Julian Huppert, MP for Cambridge and co-chair of the group, said: "Cycling has huge advantages – it is fast, safe, healthy, efficient, reliable, environmentally sound, and fun. We all benefit when people choose to cycle.

"One of the most consistent points made was that lower speed limits reduce the number and severity of collisions for both pedestrians and cyclists – we should heed that advice. It will improve safety and reduce the fear of cycling that too many feel.

"This generation of politicians has the chance to be long remembered for having a vision for cycling that includes us all. Put simply, Britain needs to re-learn how to cycle. This report sets out how this can be done."

Ian Austin, MP for Dudley North and co-chair of the group said: "Too often, cyclists are just an afterthought. When collisions happen, the police and courts let the victims down, with sentences that do not fit the harm caused – this must be changed.

"The real test of whether something is taken seriously in Government is who leads on it – and that means the Prime Minister has to take that lead."

Meg Hillier, MP for Hackney South and Shoreditch and vice chair of the group said: "In Hackney, strong political leadership has shown what can be done, with Hackney topping the league tables for journeys by bike in London. We now need that leadership nationally."

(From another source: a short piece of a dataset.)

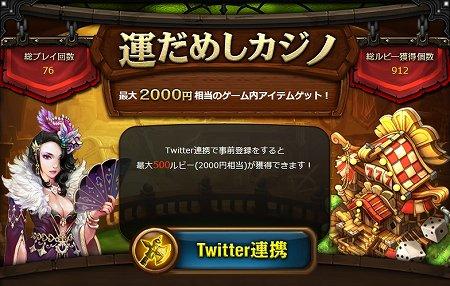 最大2000円相当のゲーム内通貨が手に入るミニゲーム型事前登録!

Journalist and broadcaster Jon Snow said: ‘At last, Parliament is pedalling the talk and recognising the urgent need for political leadership on actions for cycling. Whichever party peader now seizes this opportunity, will reap dividends."

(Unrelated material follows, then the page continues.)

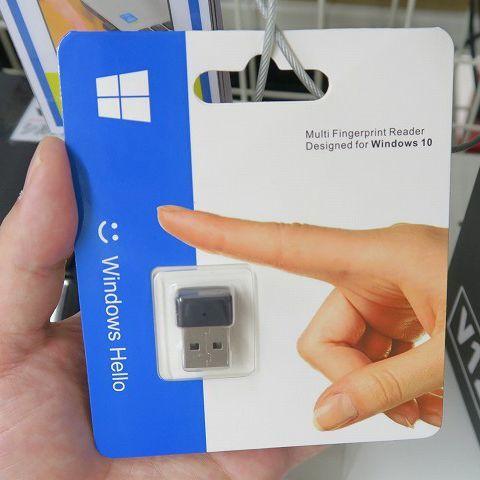 タッチするだけで高速ログイン! Windows Hello対応の指紋認証リーダー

The president of the Automobile Association, Edmund King, said "If the recommendations in Get Britain Cycling are followed through it should be the catalyst for change to put cycling on the front foot. We now need leadership to match this vision. Drivers and cyclists are often the same people and they should all welcome this report."

British Cycling’s Chris Boardman, said: "The benefits of getting more people to cycle in terms of health and improving the places in which we live are clear. We need to be ambitious and set ourselves quantifiable targets to increase the number of people on bikes. Only then will we have a yardstick against which we can measure our every action and policy."